News of the Italian Prosecutor seizing 2008 Giro samples at this time (on the eve of or the first day of the 2009 race) does not meet the test of timeliness and stinks of having alternative agendas that have nothing to do with fairness in sport. The notion that Cera was used by some riders in the 2008 edition of the Giro is not new. It’s at least as old as the timing of Rico being dismissed from the 2008 TdF and there is no new groundbreaking testing technology in play . This kind of delay for political gain, highest news impact, and a variety of other non-sporting reasons is unacceptable to all but a certain population of knuckle dragging thugs who call themselves fans or officials.

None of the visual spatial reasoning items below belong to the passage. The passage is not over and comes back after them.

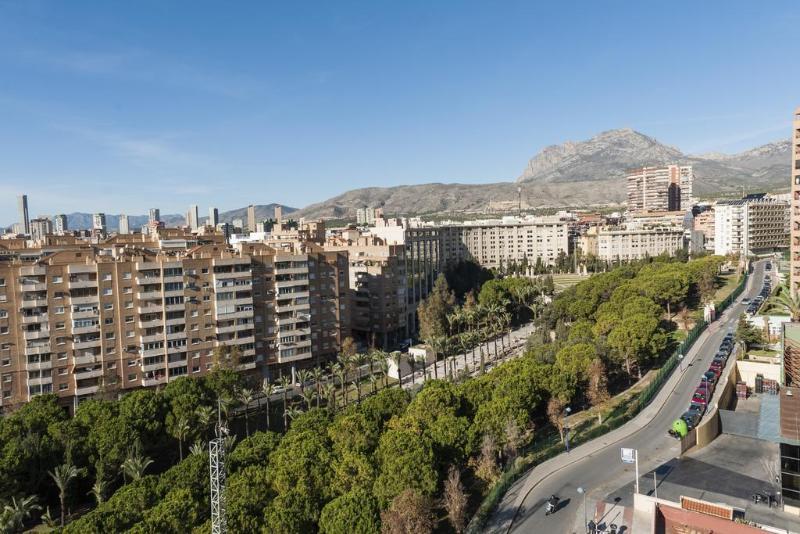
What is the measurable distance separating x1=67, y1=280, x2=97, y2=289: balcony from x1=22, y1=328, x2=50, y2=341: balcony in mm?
5470

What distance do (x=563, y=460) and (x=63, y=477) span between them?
122ft

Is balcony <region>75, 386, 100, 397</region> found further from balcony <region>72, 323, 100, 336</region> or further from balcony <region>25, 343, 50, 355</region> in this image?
balcony <region>72, 323, 100, 336</region>

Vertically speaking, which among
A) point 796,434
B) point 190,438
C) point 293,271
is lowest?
point 190,438

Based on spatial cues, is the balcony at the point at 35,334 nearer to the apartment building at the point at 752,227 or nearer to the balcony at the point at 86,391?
the balcony at the point at 86,391

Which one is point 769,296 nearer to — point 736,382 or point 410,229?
point 736,382

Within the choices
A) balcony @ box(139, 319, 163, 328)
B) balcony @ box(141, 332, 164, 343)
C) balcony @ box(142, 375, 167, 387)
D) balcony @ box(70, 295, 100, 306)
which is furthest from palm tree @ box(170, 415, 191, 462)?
balcony @ box(70, 295, 100, 306)

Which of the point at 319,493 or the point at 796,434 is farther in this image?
the point at 319,493

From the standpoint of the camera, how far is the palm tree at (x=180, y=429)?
5222cm

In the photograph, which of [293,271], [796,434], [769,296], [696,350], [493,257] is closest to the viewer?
[796,434]

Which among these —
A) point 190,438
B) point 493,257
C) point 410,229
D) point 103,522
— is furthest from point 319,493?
point 493,257

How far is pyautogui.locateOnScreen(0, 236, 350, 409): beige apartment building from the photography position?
6284cm

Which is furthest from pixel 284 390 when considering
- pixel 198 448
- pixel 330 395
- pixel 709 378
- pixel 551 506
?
pixel 709 378

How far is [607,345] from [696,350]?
40.0 feet

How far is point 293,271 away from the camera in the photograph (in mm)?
79125
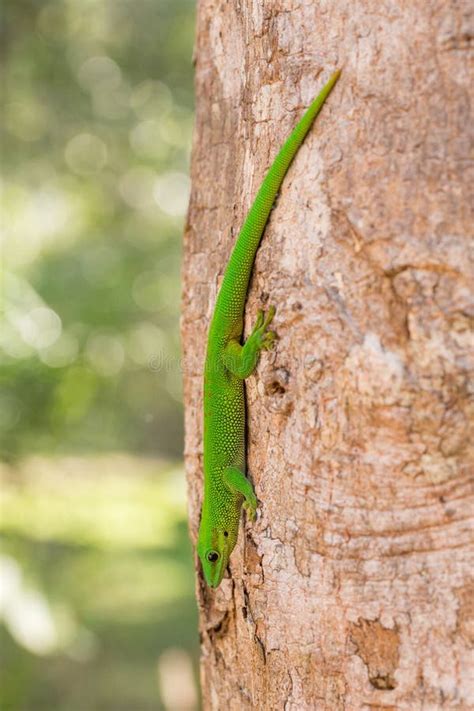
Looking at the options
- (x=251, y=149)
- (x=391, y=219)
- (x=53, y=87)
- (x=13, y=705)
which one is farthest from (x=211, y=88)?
(x=53, y=87)

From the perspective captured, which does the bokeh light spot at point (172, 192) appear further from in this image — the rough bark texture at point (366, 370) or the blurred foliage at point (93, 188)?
the rough bark texture at point (366, 370)

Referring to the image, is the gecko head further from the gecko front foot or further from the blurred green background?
the blurred green background

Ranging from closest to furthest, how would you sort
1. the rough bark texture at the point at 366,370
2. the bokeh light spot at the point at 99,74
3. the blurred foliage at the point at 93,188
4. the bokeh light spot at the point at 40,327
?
the rough bark texture at the point at 366,370
the bokeh light spot at the point at 40,327
the blurred foliage at the point at 93,188
the bokeh light spot at the point at 99,74

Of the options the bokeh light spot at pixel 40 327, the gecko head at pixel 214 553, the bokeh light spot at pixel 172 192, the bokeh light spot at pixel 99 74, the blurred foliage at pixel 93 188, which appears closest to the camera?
the gecko head at pixel 214 553

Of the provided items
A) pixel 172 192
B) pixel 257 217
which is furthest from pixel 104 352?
pixel 257 217

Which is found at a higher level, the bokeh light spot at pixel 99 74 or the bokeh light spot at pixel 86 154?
the bokeh light spot at pixel 99 74

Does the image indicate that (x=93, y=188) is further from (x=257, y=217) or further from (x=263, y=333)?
(x=263, y=333)

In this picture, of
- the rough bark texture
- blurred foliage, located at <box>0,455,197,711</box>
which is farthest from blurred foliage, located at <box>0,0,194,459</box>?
the rough bark texture

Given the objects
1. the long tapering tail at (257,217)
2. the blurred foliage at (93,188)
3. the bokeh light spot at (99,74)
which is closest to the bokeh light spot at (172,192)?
the blurred foliage at (93,188)
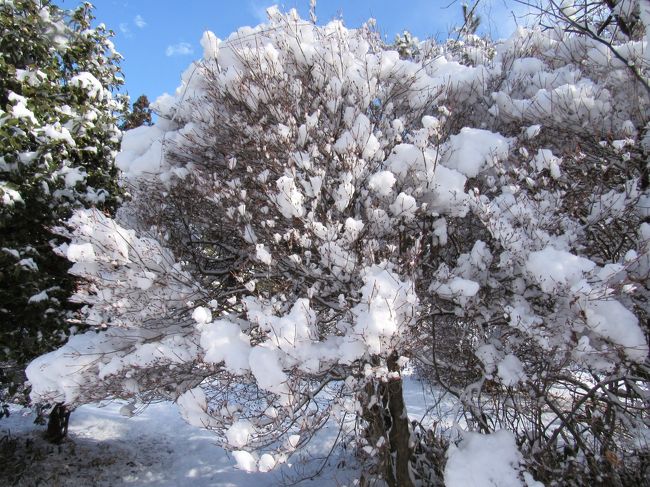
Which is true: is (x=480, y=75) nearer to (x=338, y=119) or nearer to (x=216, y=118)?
(x=338, y=119)

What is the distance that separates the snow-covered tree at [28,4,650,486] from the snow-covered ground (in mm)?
2481

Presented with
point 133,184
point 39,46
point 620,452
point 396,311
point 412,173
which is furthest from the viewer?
point 39,46

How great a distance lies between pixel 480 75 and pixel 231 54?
3.23 metres

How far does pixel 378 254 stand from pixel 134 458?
23.6 feet

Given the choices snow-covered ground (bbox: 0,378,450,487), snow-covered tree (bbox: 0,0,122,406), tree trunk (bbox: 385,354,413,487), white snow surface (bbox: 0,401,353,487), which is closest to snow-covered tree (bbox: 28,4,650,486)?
tree trunk (bbox: 385,354,413,487)

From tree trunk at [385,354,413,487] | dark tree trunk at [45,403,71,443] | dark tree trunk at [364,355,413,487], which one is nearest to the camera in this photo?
dark tree trunk at [364,355,413,487]

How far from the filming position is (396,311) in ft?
10.6

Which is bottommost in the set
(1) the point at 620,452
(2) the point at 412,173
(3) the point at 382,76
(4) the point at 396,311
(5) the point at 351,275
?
(1) the point at 620,452

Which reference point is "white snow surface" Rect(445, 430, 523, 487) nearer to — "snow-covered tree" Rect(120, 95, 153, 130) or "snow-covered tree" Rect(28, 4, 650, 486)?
"snow-covered tree" Rect(28, 4, 650, 486)

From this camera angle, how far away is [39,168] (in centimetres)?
532

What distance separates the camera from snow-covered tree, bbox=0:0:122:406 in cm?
510

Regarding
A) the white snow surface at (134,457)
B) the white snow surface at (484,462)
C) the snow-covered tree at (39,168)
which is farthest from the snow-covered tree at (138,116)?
the white snow surface at (484,462)

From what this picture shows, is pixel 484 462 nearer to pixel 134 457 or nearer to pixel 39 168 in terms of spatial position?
pixel 39 168

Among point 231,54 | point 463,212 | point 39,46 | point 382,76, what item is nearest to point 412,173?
point 463,212
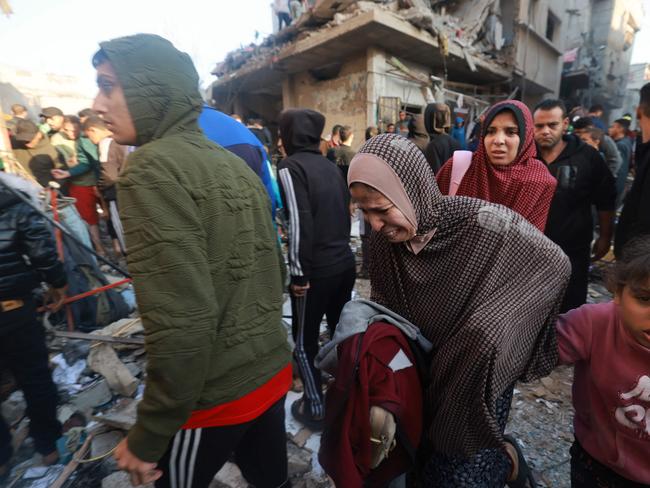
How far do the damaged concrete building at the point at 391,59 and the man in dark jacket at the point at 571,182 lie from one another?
6365mm

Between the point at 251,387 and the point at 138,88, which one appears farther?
the point at 251,387

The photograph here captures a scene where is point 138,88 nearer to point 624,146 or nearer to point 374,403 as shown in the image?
point 374,403

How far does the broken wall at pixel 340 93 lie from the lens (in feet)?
31.3

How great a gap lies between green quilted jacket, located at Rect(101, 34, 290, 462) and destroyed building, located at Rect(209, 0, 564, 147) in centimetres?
792

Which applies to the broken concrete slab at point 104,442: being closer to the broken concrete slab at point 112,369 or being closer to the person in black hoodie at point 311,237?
the broken concrete slab at point 112,369

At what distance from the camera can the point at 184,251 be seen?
0.92m

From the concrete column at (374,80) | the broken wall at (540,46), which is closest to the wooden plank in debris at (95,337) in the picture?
the concrete column at (374,80)

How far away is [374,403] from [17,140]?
6434 millimetres

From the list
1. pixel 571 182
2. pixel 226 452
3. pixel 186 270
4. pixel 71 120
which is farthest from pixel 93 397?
pixel 71 120

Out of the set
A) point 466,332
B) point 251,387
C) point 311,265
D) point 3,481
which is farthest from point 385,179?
point 3,481

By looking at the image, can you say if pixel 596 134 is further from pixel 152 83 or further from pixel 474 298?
pixel 152 83

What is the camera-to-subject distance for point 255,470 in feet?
4.68

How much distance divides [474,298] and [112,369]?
3032 millimetres

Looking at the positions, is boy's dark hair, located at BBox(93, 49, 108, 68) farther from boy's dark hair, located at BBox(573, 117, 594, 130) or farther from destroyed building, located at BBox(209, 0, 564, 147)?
destroyed building, located at BBox(209, 0, 564, 147)
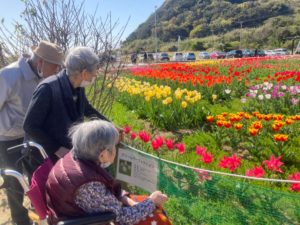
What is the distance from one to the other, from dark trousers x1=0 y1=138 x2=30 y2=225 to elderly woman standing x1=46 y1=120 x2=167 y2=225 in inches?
45.3

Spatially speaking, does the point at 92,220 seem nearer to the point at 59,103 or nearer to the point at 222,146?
the point at 59,103

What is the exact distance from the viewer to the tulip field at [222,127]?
4.31 metres

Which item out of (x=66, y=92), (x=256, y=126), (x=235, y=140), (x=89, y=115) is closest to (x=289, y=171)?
(x=256, y=126)

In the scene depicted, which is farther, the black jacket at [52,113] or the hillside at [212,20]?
the hillside at [212,20]

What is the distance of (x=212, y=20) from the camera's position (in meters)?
118

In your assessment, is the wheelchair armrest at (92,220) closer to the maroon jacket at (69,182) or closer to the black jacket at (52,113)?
the maroon jacket at (69,182)

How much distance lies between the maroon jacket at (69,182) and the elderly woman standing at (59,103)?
1.71 feet

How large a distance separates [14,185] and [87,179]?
1.68 metres

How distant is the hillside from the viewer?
84250mm

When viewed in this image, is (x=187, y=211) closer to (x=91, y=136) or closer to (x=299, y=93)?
(x=91, y=136)

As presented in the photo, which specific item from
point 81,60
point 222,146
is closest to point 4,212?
point 81,60

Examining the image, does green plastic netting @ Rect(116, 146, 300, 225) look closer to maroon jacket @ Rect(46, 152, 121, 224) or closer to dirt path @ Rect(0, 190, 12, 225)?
maroon jacket @ Rect(46, 152, 121, 224)

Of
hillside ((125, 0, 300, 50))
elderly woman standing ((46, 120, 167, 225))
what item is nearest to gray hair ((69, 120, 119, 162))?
elderly woman standing ((46, 120, 167, 225))

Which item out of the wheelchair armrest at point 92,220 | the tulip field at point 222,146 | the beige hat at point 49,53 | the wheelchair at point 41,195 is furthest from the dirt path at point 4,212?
the wheelchair armrest at point 92,220
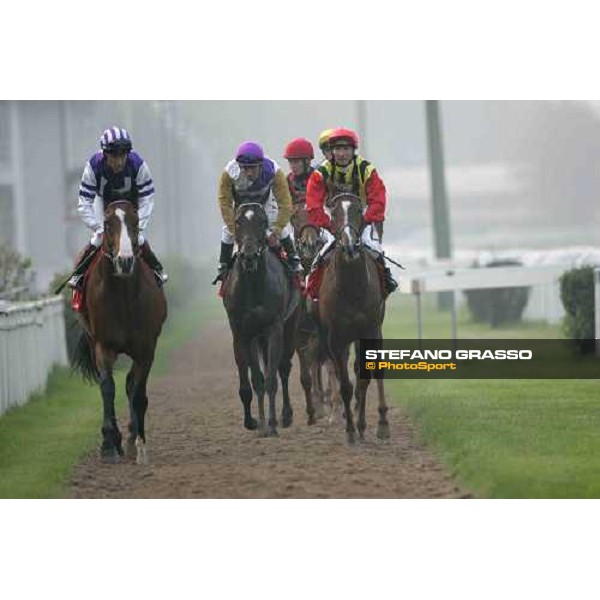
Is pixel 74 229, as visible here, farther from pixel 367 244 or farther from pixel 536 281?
pixel 367 244

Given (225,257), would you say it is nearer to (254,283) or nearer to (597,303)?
(254,283)

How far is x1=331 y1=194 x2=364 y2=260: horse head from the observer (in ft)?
35.8

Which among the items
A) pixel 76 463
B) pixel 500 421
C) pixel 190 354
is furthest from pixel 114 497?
pixel 190 354

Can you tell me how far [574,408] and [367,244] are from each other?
237cm

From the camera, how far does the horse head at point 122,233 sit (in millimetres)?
A: 10461

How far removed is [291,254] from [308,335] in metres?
0.98

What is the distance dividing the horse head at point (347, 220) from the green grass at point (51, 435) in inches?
91.8

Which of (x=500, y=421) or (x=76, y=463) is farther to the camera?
(x=500, y=421)

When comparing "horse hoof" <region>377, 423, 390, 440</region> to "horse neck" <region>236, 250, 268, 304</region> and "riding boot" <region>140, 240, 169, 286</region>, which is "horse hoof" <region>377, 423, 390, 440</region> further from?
"riding boot" <region>140, 240, 169, 286</region>

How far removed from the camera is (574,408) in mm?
12914

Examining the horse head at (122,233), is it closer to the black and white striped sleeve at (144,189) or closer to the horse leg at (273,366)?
the black and white striped sleeve at (144,189)

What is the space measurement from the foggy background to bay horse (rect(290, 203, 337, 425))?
1.02m

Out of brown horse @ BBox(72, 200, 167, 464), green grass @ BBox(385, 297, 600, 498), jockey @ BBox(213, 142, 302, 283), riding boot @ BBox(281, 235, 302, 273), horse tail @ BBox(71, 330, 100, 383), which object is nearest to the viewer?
green grass @ BBox(385, 297, 600, 498)

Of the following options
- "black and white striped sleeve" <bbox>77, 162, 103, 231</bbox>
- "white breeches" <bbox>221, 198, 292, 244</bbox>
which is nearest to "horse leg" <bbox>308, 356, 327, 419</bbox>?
"white breeches" <bbox>221, 198, 292, 244</bbox>
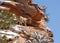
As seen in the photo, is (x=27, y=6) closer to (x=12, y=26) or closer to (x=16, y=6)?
(x=16, y=6)

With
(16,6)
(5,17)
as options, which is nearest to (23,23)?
(16,6)

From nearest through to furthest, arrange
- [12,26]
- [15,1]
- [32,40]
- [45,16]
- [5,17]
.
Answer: [5,17], [12,26], [32,40], [15,1], [45,16]

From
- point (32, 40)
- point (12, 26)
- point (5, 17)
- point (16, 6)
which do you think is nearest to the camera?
point (5, 17)

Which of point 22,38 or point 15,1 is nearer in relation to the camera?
point 22,38

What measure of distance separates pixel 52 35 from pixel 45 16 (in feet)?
13.5

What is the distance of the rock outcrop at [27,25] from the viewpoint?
90.3 ft

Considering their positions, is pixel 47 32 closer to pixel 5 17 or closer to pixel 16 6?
pixel 16 6

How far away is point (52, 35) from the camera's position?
34.4 m

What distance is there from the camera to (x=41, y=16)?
34.9 metres

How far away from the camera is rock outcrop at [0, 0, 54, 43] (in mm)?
27531

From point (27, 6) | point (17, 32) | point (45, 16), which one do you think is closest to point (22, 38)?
point (17, 32)

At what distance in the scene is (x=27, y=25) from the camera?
106 ft

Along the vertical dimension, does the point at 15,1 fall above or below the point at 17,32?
above

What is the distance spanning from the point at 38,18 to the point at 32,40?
226 inches
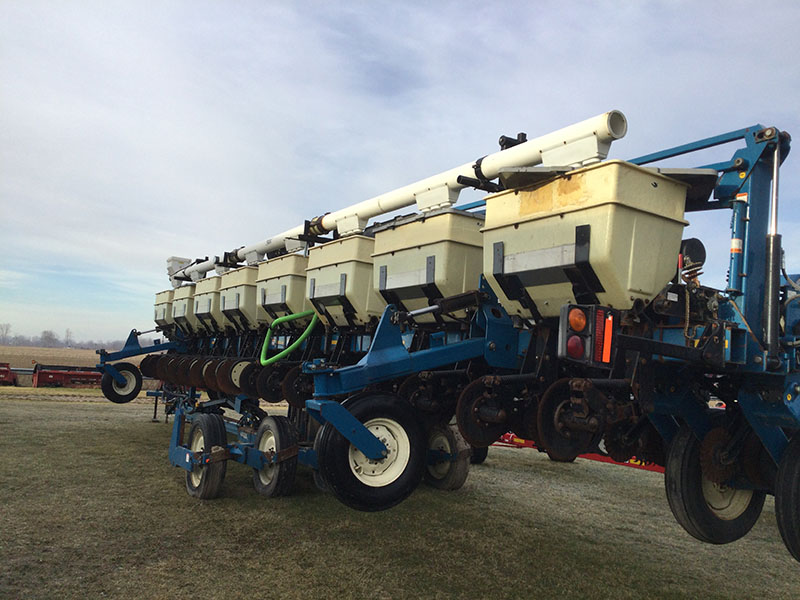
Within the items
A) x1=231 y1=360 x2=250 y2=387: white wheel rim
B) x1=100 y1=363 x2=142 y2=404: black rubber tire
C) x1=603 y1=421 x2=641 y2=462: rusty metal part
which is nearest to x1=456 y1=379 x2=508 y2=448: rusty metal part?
Result: x1=603 y1=421 x2=641 y2=462: rusty metal part

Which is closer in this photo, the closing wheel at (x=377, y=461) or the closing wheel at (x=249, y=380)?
the closing wheel at (x=377, y=461)

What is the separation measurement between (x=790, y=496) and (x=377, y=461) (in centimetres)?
274

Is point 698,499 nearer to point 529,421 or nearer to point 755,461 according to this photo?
point 755,461

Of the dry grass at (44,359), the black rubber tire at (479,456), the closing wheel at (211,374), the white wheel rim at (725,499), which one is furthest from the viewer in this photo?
the dry grass at (44,359)

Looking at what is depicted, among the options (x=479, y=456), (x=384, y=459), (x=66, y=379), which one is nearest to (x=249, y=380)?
(x=479, y=456)

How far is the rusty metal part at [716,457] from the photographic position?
15.1 ft

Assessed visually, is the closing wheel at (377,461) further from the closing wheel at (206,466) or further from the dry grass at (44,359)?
the dry grass at (44,359)

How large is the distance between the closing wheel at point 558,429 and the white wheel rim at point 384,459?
3.28 feet

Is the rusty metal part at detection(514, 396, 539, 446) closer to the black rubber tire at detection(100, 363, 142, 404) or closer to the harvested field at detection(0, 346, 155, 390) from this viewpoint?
the black rubber tire at detection(100, 363, 142, 404)

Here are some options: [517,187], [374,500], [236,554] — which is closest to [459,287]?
[517,187]

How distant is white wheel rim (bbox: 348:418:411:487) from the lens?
14.6ft

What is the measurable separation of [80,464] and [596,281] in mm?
8134

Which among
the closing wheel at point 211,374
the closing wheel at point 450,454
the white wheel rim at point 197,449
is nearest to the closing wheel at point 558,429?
the closing wheel at point 450,454

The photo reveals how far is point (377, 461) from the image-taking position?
4.53 meters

Given that it’s going to happen, let’s hope the Italian Prosecutor’s people will be more particular about CoC, sample viability, information leaks, and best practices than the unethical hacks over at LNDD/AFLD.

Fans of train wrecks are giddy about Boonen’s latest fall from grace. I’m not. Cocaine can be a highly addictive drug for some individuals. In the big picture, Boonen had much to loose and very little to gain by using cocaine, yet he did anyway. I guess, but do not know for sure, that Boonen might be particularly susceptible to the addictive qualities of cocaine. It should be noted that it is being reported that the news is a result of an OOC test and that cocaine is not banned for cyclists OOC, so he didn’t trigger an AAF in the sporting sense. It’s more a civil or criminal matter. Still it will surely have sporting implications for the rider. It already has.